My 'Frugal month' isn't going too bad. One thing I had to get was a pair of jeans, and poor S had the hassle of going clothes shopping with me. He is one of those freaks who loves clothes shopping and I don't think he can understand why I hate it so much. My idea of clothes shopping is picking up a pair of 2 for £10, tesco jeans as part of my weekly food shop. But apparently this isn't good enough. It has taken about 3 trips before I actually bought a pair. This is because after one trip to the dreaded changing room I get very grumpy and decide that's enough shopping for one week. I never used to be this bad, but unfortunately I have put weight back on, and I therefore hate getting changed in a tiny mirrored coffin with a curtain that never seems to cover the entire doorway brings me out in a cold sweat.
Even though it is 'Frugal month' I am still allowing for 1 quiet night out a week, to avoid cabin fever. This week it was a quiet couple of Saturday night drinks in a great little student-y bar called scrouges. This led to several more drinks in 'The Hop', 'Taboo', 'The 'Handbag', 'Mardi Grai', back to 'Taboo' ending up in 'Pepes'. Oh well, so much for a quiet night.
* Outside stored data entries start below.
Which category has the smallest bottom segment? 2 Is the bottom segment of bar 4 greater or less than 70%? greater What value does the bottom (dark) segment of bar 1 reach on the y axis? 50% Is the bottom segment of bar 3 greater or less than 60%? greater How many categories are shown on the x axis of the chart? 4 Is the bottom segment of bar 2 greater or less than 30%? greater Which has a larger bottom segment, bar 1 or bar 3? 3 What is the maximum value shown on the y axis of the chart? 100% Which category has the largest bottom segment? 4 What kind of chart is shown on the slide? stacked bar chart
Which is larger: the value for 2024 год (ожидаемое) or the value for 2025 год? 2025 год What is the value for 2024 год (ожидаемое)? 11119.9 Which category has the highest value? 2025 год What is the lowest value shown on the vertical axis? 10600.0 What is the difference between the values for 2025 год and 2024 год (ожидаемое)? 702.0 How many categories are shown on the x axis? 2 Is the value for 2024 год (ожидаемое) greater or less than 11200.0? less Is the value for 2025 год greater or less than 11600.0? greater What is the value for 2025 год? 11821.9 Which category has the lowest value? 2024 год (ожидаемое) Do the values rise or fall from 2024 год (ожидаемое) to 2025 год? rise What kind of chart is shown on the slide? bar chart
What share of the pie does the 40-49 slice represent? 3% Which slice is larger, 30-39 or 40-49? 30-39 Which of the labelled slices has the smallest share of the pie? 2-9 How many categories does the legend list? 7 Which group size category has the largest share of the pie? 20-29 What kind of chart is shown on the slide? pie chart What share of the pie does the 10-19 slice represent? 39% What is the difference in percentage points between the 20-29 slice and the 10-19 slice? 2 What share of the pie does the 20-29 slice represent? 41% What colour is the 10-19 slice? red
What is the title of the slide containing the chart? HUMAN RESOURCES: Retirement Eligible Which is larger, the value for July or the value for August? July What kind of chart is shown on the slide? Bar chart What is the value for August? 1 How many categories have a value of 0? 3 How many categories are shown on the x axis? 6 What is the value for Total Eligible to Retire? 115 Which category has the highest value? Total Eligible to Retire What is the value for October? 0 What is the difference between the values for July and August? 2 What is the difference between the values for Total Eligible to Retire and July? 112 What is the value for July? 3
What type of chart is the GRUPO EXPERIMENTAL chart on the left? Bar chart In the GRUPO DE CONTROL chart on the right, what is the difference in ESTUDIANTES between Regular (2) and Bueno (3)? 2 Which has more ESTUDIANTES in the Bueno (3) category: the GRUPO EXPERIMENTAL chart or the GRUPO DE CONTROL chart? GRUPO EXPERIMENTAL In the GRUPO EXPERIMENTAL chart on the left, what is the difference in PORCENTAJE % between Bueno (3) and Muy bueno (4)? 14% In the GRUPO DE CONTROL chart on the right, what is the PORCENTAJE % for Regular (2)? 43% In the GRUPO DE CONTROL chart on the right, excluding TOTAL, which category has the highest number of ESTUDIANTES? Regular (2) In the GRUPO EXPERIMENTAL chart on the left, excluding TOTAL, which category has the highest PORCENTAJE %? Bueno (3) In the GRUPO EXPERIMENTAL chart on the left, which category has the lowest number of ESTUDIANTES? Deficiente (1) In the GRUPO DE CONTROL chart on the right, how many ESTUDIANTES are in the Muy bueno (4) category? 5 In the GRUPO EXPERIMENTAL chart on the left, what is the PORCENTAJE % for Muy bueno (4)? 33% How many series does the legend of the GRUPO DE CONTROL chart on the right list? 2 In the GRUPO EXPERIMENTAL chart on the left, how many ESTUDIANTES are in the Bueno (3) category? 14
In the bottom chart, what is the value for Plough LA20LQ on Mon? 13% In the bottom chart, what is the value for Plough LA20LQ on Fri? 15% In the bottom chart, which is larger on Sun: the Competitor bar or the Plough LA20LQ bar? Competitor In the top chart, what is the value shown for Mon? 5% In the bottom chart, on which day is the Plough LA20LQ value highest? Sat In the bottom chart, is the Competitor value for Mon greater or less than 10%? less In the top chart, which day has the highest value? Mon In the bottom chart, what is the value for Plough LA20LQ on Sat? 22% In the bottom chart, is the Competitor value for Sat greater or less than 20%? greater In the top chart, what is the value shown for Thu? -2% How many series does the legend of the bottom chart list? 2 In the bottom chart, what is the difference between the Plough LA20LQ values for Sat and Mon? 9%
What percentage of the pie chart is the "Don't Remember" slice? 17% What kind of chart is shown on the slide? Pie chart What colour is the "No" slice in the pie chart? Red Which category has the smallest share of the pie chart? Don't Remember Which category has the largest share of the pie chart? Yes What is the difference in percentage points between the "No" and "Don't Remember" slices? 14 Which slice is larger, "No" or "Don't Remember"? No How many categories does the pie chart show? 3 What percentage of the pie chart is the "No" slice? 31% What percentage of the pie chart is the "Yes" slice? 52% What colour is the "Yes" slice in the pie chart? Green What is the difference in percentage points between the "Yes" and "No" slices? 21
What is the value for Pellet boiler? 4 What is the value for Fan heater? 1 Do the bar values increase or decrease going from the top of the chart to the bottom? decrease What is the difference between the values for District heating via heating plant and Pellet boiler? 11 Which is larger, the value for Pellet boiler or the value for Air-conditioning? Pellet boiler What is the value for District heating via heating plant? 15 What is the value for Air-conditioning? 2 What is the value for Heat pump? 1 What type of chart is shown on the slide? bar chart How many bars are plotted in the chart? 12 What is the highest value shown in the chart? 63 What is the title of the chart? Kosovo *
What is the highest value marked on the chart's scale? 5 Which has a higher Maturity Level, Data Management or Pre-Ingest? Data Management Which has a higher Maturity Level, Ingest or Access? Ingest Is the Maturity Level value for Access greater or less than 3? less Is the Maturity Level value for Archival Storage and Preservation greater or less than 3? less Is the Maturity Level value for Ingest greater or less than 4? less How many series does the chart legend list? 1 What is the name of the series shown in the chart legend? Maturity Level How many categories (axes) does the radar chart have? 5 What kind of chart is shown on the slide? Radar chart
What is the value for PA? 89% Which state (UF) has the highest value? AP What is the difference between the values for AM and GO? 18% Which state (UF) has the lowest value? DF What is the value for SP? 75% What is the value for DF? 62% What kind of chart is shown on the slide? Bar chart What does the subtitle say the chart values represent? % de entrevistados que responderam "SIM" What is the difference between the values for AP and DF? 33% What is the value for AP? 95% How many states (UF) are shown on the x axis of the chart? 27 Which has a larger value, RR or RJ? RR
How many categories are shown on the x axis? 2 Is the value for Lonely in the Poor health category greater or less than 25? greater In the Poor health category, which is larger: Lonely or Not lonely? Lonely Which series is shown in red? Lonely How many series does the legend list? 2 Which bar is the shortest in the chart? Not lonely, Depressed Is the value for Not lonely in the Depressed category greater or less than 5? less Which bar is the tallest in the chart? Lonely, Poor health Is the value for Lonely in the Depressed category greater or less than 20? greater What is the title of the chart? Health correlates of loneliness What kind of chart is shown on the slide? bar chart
Along the way I bumped into a couple of friends, Sazzle and H , who in turn pointed us in the direction of Rowetta (X-factor contestant from 3 years ago and ex-backing singer for the Happy Mondays). Now I love Z-List celebs (I was completely oblivious when David Beckam and the full Man United squad walked past me in schipol airport a few years ago, however I spotted the sound man from 'Challenge Anika' across a crowded bar) so, in my drunken stupor I go over and say "excuse me, is it Rowetta?" and that set her off. She loved being the centre of attention and showed us a magic trick (picture the classic sawing a woman in half, but with cigarettes instead), her impressions (hair pulled down to look like a beard = Osama Bin Laden), her story on why fame has not brought her fortune (She had to pay off all her ex-shags before they sold their story to the newspapers) and of course her view on this years x-factor contestants (rubbish, but they all have a good sob story(I completely agree)). After half an hour of this she turned to me and said, "sorry, did you just want a photo?", She continued to tell us that everyone said she looked good when she was asleep so she would only let us take photos while she pretended to be asleep. At one point she thought I had took a photo when she wasn't ready and wrestled me to the ground. So I am lying on my back in the bar, Rowetta is stood, straddling me, one leg either side, shouting "delete it, DELETE IT", she then freezes in this position and says "stop it your drawing attention to me". Somehow we managed to get the photos.